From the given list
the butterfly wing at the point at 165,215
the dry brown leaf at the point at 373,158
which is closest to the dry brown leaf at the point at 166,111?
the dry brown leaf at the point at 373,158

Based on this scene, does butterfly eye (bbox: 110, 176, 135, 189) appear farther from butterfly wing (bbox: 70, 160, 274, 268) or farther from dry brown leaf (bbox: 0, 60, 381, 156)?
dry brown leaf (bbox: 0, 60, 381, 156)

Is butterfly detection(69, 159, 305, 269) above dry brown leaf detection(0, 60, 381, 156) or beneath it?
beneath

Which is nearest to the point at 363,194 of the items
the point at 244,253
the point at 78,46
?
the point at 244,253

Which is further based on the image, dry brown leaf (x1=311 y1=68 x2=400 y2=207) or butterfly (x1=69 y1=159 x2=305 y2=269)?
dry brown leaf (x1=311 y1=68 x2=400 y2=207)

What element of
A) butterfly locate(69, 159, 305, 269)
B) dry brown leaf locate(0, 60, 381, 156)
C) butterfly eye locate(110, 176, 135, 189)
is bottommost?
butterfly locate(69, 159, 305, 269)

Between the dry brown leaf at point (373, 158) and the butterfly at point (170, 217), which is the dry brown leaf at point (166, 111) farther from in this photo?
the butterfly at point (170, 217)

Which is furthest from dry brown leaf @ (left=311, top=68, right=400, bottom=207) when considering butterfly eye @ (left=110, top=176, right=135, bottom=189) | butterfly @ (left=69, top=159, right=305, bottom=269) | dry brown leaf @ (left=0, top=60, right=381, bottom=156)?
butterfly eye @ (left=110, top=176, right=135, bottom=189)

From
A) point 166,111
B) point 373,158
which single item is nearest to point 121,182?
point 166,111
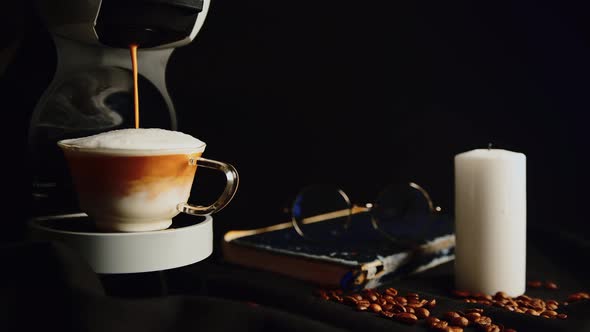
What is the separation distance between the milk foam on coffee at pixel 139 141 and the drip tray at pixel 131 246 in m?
0.09

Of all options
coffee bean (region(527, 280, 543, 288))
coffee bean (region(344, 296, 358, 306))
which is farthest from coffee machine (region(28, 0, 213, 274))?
coffee bean (region(527, 280, 543, 288))

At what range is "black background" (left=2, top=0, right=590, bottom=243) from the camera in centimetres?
122

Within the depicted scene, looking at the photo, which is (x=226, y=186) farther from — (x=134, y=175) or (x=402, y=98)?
(x=402, y=98)

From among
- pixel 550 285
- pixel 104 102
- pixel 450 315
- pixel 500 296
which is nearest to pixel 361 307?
pixel 450 315

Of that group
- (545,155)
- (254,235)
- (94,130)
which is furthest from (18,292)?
(545,155)

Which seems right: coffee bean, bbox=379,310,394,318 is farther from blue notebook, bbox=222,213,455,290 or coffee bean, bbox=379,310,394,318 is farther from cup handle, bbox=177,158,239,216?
cup handle, bbox=177,158,239,216

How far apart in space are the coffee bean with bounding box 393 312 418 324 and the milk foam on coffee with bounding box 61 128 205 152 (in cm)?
29

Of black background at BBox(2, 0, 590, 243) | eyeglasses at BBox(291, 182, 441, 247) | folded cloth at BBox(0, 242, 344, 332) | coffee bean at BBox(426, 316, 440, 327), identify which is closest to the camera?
folded cloth at BBox(0, 242, 344, 332)

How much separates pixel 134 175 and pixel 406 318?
34 centimetres

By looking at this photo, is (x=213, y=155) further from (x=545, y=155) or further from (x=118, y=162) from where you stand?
(x=545, y=155)

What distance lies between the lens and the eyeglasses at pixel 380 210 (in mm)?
1047

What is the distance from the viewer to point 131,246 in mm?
693

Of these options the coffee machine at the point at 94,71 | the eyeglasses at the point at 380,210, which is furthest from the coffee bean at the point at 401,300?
the coffee machine at the point at 94,71

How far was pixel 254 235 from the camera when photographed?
104cm
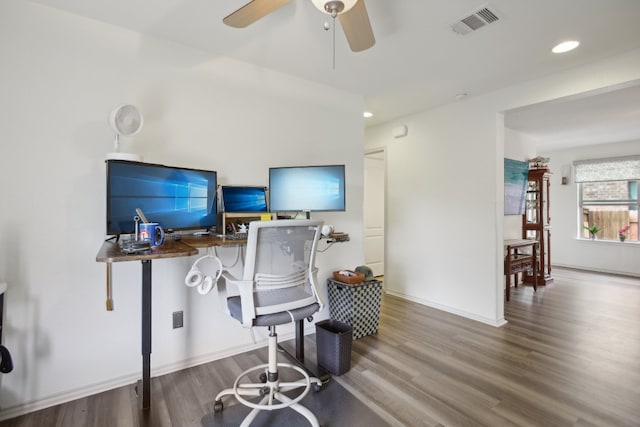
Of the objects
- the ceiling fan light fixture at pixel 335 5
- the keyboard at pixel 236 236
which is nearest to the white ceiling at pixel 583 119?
the ceiling fan light fixture at pixel 335 5

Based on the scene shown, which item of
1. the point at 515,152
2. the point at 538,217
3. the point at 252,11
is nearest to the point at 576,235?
the point at 538,217

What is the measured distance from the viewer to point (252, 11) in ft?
5.30

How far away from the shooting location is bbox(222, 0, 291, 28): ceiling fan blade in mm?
1564

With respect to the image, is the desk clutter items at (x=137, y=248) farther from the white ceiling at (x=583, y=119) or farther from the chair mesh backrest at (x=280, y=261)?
the white ceiling at (x=583, y=119)

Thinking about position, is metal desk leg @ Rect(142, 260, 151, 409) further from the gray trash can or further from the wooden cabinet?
the wooden cabinet

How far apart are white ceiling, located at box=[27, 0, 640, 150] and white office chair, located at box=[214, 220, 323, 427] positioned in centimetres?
141

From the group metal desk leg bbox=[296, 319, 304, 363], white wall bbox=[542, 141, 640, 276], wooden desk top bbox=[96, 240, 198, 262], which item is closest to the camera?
wooden desk top bbox=[96, 240, 198, 262]

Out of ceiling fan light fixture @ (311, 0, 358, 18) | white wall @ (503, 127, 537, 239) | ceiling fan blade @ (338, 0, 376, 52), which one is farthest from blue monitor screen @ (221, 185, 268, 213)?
white wall @ (503, 127, 537, 239)

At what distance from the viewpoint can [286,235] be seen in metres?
1.72

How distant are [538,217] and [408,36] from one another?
422 cm

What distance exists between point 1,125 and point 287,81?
205 centimetres

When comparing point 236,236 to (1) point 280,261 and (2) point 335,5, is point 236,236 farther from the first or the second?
(2) point 335,5

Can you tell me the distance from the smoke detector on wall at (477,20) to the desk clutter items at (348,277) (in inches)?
83.6

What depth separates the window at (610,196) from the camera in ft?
18.4
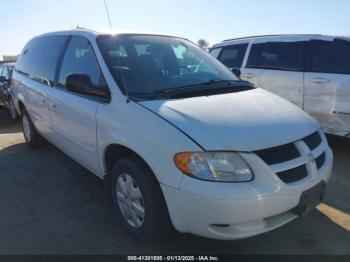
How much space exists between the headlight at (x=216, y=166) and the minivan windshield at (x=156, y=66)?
0.80 m

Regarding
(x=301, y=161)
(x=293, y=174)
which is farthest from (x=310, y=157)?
(x=293, y=174)

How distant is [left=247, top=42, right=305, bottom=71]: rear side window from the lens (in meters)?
5.53

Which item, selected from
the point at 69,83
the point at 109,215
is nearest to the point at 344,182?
the point at 109,215

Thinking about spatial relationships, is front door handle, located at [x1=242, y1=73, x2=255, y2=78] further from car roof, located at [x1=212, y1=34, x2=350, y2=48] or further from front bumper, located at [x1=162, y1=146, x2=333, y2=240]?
front bumper, located at [x1=162, y1=146, x2=333, y2=240]

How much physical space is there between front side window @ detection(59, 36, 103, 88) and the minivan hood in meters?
0.78

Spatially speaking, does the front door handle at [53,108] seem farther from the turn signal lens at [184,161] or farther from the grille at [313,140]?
the grille at [313,140]

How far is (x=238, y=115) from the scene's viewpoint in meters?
2.72

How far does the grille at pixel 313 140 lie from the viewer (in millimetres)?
Result: 2797

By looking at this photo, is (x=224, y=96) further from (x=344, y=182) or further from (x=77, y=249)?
(x=344, y=182)

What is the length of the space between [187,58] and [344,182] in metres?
2.38

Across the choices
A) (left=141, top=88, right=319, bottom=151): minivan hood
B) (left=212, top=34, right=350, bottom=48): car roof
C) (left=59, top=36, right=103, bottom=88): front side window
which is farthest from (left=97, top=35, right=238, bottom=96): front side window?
(left=212, top=34, right=350, bottom=48): car roof

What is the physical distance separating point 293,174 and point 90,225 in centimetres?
191

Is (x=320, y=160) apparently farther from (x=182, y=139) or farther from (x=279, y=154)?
(x=182, y=139)

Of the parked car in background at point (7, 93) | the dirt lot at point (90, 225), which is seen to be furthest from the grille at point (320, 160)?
the parked car in background at point (7, 93)
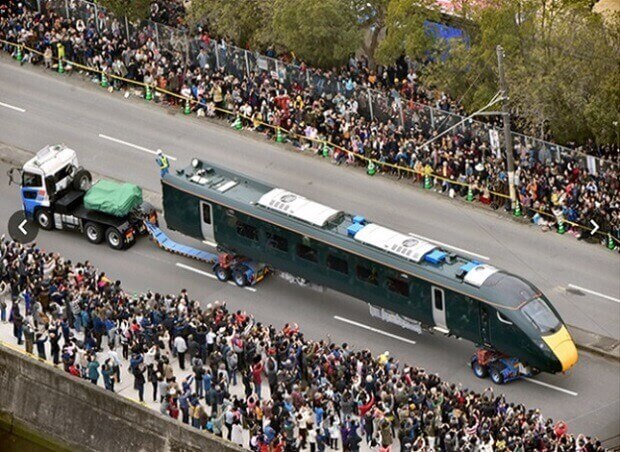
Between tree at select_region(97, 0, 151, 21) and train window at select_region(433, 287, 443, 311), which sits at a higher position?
tree at select_region(97, 0, 151, 21)

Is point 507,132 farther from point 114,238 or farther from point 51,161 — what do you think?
Answer: point 51,161

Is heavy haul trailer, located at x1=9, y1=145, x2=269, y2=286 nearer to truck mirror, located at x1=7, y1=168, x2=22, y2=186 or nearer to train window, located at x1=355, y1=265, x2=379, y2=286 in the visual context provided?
truck mirror, located at x1=7, y1=168, x2=22, y2=186

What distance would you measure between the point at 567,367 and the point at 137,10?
3007 cm

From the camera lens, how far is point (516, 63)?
207 ft

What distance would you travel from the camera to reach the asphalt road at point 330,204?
53.4m

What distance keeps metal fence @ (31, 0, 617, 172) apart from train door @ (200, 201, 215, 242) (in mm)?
11513

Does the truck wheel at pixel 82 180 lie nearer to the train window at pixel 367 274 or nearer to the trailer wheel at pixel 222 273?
the trailer wheel at pixel 222 273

=-=-=-=-=

→ **Given task**
Repeat word for word the stretch from the line containing "Does the truck" through the end of the entries above.

→ **Complete answer**
Does the truck wheel at pixel 82 180 lie nearer to the train window at pixel 367 274 or nearer to the trailer wheel at pixel 222 273?
the trailer wheel at pixel 222 273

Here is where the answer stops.